African American women are three times more likely to develop lupus than Caucasian women.
Practicing healthy lifestyle habits helps to manage lupus.
Eat Nutritious Food
A balanced diet should include fruits, vegetables, whole grains, low-fat dairy, lean protein and healthy fats, such as extra-virgin olive oil and avocado. Look for foods high in omega-3s, which help reduce inflammation.
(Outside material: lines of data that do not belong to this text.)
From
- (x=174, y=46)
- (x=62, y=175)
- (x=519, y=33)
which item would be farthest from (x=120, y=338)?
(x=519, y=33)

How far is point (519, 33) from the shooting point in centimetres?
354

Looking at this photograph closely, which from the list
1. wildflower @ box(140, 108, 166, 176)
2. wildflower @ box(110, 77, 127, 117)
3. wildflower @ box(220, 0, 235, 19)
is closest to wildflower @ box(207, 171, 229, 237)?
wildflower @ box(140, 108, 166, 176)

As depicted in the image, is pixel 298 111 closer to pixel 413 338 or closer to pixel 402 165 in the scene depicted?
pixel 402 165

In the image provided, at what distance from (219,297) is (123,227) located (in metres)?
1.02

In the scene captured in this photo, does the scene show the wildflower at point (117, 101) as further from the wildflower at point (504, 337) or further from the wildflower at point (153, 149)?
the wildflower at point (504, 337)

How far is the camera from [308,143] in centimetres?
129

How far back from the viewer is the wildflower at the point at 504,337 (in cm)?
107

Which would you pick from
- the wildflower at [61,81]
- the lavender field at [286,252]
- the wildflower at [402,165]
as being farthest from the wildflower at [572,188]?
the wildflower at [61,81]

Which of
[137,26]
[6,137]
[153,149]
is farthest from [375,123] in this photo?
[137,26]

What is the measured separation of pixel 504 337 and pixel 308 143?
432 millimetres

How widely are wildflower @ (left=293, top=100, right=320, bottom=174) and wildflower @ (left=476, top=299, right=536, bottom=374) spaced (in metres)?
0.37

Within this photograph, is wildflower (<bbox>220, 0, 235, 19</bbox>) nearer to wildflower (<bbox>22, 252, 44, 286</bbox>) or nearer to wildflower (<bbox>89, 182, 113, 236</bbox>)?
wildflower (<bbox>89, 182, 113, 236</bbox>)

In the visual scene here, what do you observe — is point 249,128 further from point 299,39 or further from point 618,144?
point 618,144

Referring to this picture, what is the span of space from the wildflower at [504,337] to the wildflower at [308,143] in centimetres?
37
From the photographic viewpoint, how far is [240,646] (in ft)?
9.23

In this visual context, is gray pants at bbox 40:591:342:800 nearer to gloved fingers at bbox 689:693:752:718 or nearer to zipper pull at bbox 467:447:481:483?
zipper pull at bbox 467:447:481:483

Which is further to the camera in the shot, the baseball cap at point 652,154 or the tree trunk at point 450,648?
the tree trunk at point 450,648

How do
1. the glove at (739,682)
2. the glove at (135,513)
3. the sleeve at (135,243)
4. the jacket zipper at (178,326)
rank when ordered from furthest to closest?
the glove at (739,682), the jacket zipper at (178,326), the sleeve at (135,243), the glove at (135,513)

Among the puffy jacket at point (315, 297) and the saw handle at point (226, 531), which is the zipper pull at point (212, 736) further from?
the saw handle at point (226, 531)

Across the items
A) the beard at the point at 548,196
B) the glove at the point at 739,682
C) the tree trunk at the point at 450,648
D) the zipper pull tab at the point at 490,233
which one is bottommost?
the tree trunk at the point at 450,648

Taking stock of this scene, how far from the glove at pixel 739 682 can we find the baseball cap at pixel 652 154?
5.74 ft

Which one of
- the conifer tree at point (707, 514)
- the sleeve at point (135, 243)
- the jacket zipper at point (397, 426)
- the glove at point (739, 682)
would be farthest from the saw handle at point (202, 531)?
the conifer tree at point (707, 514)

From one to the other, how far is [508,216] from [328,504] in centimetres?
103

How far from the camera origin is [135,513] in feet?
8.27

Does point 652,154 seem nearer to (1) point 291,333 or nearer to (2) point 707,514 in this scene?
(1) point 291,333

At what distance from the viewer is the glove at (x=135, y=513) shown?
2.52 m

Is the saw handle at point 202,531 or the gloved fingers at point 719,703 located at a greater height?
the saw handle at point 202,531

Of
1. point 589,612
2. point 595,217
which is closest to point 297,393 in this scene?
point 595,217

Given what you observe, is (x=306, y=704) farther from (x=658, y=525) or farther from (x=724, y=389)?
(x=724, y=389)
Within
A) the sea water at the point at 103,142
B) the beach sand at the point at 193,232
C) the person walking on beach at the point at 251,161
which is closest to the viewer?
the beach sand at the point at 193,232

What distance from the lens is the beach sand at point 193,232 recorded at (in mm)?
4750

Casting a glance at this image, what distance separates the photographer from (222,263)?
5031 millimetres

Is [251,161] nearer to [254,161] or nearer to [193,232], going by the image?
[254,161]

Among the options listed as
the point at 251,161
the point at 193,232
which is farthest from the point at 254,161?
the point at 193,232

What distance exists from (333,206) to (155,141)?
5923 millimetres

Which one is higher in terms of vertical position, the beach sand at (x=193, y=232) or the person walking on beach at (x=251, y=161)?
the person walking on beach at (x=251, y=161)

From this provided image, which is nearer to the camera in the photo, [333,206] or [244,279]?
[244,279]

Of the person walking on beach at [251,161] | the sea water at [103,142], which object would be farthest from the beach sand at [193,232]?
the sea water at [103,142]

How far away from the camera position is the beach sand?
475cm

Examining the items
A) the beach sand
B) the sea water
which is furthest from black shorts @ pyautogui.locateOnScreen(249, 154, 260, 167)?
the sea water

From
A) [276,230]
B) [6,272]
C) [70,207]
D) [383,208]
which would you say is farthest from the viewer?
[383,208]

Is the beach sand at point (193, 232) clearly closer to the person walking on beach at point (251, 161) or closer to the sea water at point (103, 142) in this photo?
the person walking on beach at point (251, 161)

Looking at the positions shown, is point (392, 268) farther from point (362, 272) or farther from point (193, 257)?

Balance Rest and Physical Activity
When disease is active and joints are painful, swollen or stiff, it is important to rest to reduce inflammation and fatigue. When disease activity is low, regular exercise can ease pain and reduce stress. A balanced program includes low-impact aerobic activity, muscle strengthening and flexibility exercises.
Protect Your Skin
Ultraviolet (UV) radiation from the sun or fluorescent lights can cause a flare or skin rash. Always use SPF 30 or higher sunscreen and reapply every hour or after sweating, swimming or changing clothes. Avoid being outside at peak UV hours between 10 a.m. and 4 p.m. Wear protective clothing and hats and be especially vigilant when taking medications that increase photosensitivity.
Fatigue is a common lupus symptom. It’s important to pace yourself to prevent extreme tiredness from taking over your day. Getting restful sleep will help to keep tiredness at bay.
Develop strong positive relationships so you have emotional support for managing the ups and downs of a chronic disease. Use relaxation techniques, such as meditation, deep breathing or yoga to reduce stress. Stay connected to activities you enjoy to promote a positive mood.
Smoking harms the body and can worsen lupus symptoms. If it’s hard to quit on your own, get professional help.